Given text:

Elephant who lost its trunk: Continued growth in Asia, but the slowdown in top 1% growth after the financial crisis

Recent analyses of developments in global inequality have largely been based on relatively old data. By widening the country coverage and using household-based data from each country, this column surveys developments in the global income distribution since the 2008 Global Crisis and brings the analysis up to 2013-14. Broadly speaking, the post-2008 period was good for the globally poor and for the global middle class; it was not good for the Western middle classes and the global top 1%. If developments from the past three decades continue for another 20 years, the gap between the West and Asia will shrink further and will eventually entirely disappear.

Empirical and analytical studies of global inequality have become more common recently (Cristiansen and Jensen 2019, Alderson and Pandiam 2018, Darvas 2019, Niño-Zarazua et al. 2017). This is due to two reasons. First, the data to carry out such studies (from representative national household surveys) have become more available and accessible. This mean both fielding such surveys more frequently – in principle annually (Africa still remains a laggard in this) – and letting researchers have access to micro (household-level) data. There has been a clear improvement in the latter, most notably in the Middle East.

Material provided:
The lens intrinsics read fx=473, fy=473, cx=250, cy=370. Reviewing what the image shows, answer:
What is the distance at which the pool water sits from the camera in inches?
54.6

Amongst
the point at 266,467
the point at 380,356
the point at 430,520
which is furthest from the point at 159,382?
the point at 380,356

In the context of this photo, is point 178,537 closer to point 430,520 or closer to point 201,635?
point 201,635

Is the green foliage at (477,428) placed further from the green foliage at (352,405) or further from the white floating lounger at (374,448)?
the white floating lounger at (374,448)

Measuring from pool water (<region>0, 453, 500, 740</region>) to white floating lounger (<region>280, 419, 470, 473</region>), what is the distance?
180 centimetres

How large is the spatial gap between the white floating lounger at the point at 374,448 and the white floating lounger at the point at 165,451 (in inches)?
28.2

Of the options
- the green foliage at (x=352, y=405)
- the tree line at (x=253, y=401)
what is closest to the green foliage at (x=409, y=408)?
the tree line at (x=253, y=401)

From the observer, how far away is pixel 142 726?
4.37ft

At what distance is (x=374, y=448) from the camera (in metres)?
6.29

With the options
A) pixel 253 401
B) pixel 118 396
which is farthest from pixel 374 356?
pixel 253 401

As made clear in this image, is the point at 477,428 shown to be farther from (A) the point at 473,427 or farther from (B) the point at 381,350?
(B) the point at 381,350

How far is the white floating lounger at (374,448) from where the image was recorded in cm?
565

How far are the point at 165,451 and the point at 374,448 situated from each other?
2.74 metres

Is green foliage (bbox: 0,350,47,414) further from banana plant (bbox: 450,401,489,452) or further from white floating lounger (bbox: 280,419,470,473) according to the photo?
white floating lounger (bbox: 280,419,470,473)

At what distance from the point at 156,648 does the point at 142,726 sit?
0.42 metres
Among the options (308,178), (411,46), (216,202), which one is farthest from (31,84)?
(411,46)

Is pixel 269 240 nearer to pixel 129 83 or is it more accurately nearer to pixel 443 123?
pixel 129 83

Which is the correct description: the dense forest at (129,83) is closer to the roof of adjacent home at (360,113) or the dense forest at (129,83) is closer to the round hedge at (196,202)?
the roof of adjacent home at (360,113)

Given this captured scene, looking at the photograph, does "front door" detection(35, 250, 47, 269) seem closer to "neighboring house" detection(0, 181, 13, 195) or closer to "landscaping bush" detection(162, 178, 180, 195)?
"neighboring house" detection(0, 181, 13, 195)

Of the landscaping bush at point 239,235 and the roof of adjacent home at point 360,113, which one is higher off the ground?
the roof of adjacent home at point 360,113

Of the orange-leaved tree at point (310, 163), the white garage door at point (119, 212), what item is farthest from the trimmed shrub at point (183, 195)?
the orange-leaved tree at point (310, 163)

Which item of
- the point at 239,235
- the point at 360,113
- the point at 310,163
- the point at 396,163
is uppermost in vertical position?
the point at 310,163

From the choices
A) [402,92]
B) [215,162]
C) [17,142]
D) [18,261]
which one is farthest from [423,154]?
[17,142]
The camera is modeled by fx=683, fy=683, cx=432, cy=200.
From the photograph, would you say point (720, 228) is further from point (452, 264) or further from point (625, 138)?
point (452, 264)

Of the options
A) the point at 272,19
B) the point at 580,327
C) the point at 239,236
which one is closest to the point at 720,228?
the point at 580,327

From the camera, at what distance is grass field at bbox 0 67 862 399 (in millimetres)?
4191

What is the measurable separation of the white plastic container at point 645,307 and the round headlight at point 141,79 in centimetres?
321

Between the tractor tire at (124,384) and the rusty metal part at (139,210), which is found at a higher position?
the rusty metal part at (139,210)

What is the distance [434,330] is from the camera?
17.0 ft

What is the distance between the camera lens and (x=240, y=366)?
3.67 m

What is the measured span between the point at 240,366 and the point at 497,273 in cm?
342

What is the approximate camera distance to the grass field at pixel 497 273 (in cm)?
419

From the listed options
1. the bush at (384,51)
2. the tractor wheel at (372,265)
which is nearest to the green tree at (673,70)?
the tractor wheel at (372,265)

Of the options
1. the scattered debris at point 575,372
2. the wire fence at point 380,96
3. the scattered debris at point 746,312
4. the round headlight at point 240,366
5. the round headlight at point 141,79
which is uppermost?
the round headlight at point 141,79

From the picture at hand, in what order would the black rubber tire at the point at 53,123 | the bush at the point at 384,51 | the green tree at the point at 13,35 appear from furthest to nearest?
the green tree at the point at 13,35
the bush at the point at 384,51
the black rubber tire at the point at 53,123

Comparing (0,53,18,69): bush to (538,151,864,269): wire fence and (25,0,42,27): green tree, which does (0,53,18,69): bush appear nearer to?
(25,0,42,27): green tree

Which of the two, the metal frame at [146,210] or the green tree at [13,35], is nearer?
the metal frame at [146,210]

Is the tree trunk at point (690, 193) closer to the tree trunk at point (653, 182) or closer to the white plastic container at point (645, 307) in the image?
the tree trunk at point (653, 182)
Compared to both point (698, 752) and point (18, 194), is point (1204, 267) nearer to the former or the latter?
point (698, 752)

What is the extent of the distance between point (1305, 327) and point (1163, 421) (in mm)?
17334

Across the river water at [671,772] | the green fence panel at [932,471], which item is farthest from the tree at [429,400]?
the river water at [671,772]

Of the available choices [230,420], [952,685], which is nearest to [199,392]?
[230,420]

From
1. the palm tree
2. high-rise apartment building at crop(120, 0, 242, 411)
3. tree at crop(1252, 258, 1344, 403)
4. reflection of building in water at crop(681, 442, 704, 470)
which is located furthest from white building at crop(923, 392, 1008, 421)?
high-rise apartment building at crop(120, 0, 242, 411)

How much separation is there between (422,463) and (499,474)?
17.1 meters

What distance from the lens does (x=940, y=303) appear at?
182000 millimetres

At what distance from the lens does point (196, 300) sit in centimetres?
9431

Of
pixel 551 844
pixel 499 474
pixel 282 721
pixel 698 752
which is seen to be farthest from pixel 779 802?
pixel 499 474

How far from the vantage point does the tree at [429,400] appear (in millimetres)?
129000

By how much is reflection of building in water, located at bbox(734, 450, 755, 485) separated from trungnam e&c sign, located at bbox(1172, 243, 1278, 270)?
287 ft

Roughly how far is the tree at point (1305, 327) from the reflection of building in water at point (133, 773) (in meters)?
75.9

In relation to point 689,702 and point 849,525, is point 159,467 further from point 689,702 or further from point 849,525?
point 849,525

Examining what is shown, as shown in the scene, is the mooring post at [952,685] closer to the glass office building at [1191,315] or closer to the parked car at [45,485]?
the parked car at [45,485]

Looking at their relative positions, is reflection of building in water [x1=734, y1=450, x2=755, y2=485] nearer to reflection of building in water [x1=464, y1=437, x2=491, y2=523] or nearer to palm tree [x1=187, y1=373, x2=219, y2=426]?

Task list:
**a.** List every study that the text on global inequality cites in parentheses, giving the authors and year for each.
**b.** Reproduce the part of the text on global inequality starting at "Elephant who lost" and ending at "eventually entirely disappear.".
**c.** Proceed with the text on global inequality, picking up after its last sentence.
The listing comes from a separate source and has no connection to the text on global inequality.

Responses by task:
**a.**
Cristiansen and Jensen 2019
Alderson and Pandiam 2018
Darvas 2019
Niño-Zarazua et al. 2017

**b.**
Elephant who lost its trunk: Continued growth in Asia, but the slowdown in top 1% growth after the financial crisis

Recent analyses of developments in global inequality have largely been based on relatively old data. By widening the country coverage and using household-based data from each country, this column surveys developments in the global income distribution since the 2008 Global Crisis and brings the analysis up to 2013-14. Broadly speaking, the post-2008 period was good for the globally poor and for the global middle class; it was not good for the Western middle classes and the global top 1%. If developments from the past three decades continue for another 20 years, the gap between the West and Asia will shrink further and will eventually entirely disappear.

**c.**
Second, such studies, especially after the political success of the ‘elephant graph’ (introduced in Milanovic 2012 and, in more detail, by Lakner and Milanovic, 2013, 2016), have revealed certain key global economic and political features. These include (1) high income growth among Asian middle classes, who are located around the median of the global income distribution; (2) a lack of such growth among the Western middle classes located around the 80th percentile of the global income distribution; and (3) the fast growth of income among the global top 1%. The interactions between these three points underly several political issues: Did the growth of the Asian middle classes take place on the back of the Western middle classes – or, in other words, is stagnation of Western incomes causally related to the progress of Asia (1 and 2)? Is there a tacit coalition of interests between the global plutocrats and Asian middle classes as they both are beneficiaries of globalisation (3 and 1)? And finally, is there an economic estrangement between Western middle classes and their compatriots from the top 1 percent (2 and 3)? Did ‘disarticulation’ – top national classes linked to the rest of the world and the rest consigned to the stagnant hinterland – move North, as I argued in Milanovic (2015)?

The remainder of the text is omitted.